High-cardinality data consists of many unique values. In other words, it combines high volume with high uniqueness. It’s harder to compress, leading to more data in storage and more compute-intensive reads for querying. We can kind of lump the issues of high volume and cardinality together as massive challenges of working with big data.

As we’ve discussed, most systems attempt to solve this problem by throwing data away or reducing its granularity. We’ll see platforms increasingly using AI to “intelligently” determine which logs to discard and to keep—trying to separate the signal from the noise. And while AI tools will be extremely useful for detecting patterns and insights, they shouldn’t just be another excuse to throw data away.

The answer instead is a solution designed to ingest, query, and analyze massive volumes of log data while remaining cost-effective—all without throwing away the underlying raw data.

High Dimensionality

For logs to provide the benefits we normally expect from distributed tracing, they need to be able to retain all necessary context. This includes the context needed to logically group and correlate logs together—and to trace a request through a system.

This is where “arbitrarily wide, structured log events” come into play. Logs can be high dimensionality (wide, with a lot of attributes) even without adding this additional context. We’ve seen logs with thousands of fields, and even those that may seem to have murky business value today could result in major regrets if your data science team wants them next year, but you never retained them.

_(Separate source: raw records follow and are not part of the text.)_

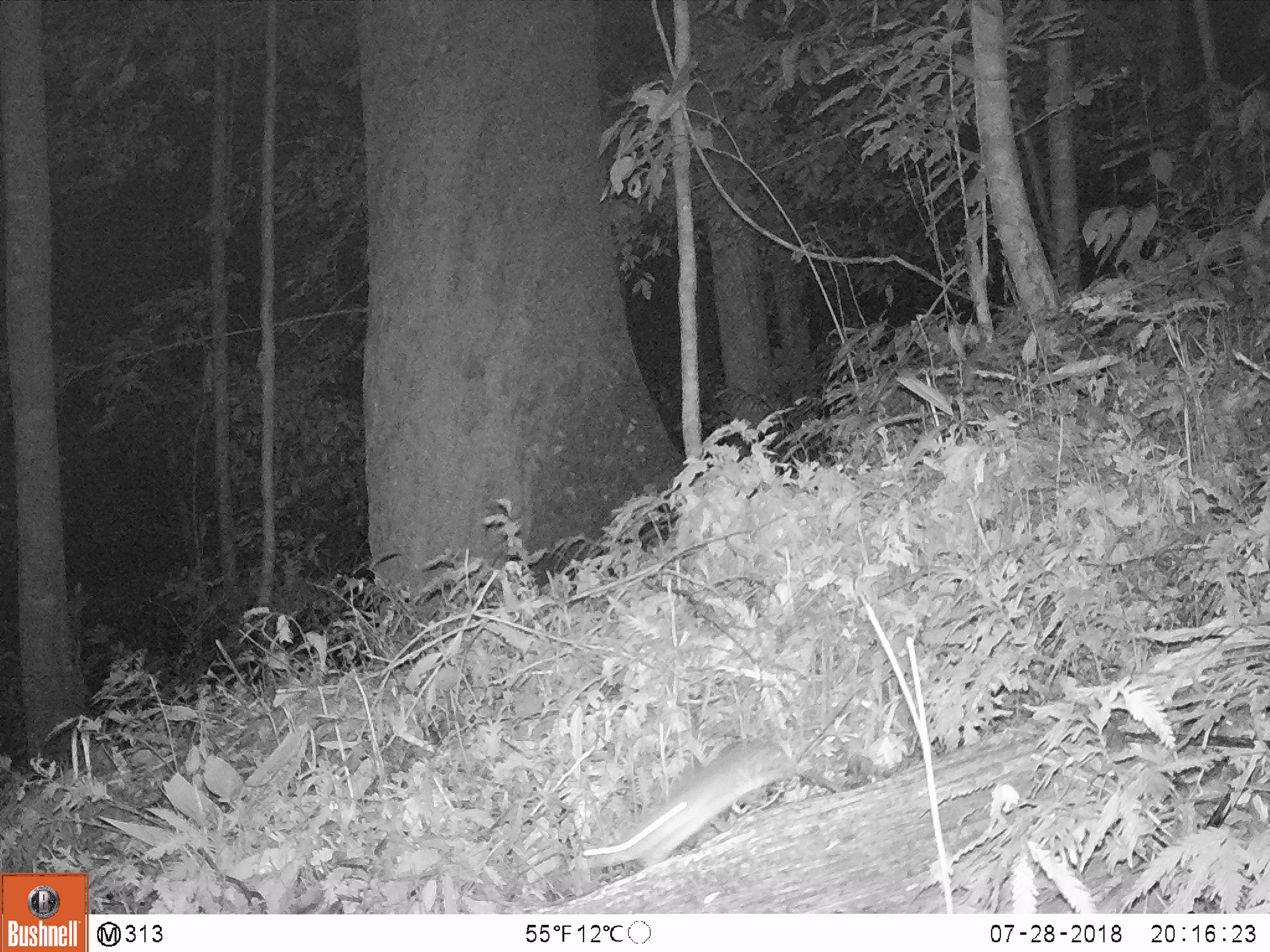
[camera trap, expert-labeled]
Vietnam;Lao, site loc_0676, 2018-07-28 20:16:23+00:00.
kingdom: Animalia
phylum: Chordata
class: Mammalia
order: Rodentia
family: Muridae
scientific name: Muridae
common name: old-world mice and rats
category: unidentified murid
Unidentified murid (old-world mice and rats) (Muridae). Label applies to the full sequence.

To accommodate varying degrees of dimensionality, even knowing that most users don’t know what data types their log fields are, you need a solution with a flexible schema, like a data lake. With a flexible schema, your logs can be arbitrarily wide, have any amount of dimensionality, and have shifting data types over time.

To ensure performant analytics with high-dimensionality data, the solution should leverage columnar storage, which is typical for online analytical processing solutions (OLAP) as well as flexible indexing formats to support fields with varying dimensionality. Many OLAP features are a natural fit for log data. For instance, an immutable “write once, read many” approach ensures that logs remain a secure, unalterable source of truth while also improving analytical performance.

Real-Time Analytics Is About More Than Observability

Ultimately, I don’t think Observability 2.0 is about building a new solution, but rather returning to the root of observability and enabling efficient, high-volume log processing combined with real-time analytics. When we think about log data through the lens of analytics instead of just observability, we can dramatically expand its value.

Log data isn’t just for ops teams focused on application performance, although that is a mission-critical use case. Instead, it’s part of the bigger observability picture across the entire organization. Log data, and timestamped data in general, provide a foundational story about the past, present, and future of your enterprise. Real user monitoring data (traditionally siloed in observability platforms) can provide insights for marketing, advertising, and capacity planning. Transaction logs can help data science teams weed out fraud. Meanwhile, cybersecurity teams can use the same data for threat hunting and uncovering advanced persistent threats. And the bigger the data set, the more potential value it has for training AI/ML models for use cases like anomaly detection.

The costs for observability solutions that silo data keep going up. And the original approach for dealing with high volumes of data by throwing it away just creates more gaps for businesses during a time when they are demanding more insights from their data. The real answer is to build solutions that can process high-volume, high-dimensionality logs for real-time analytics while remaining cost-effective—and making sure that those logs are available wherever they are needed.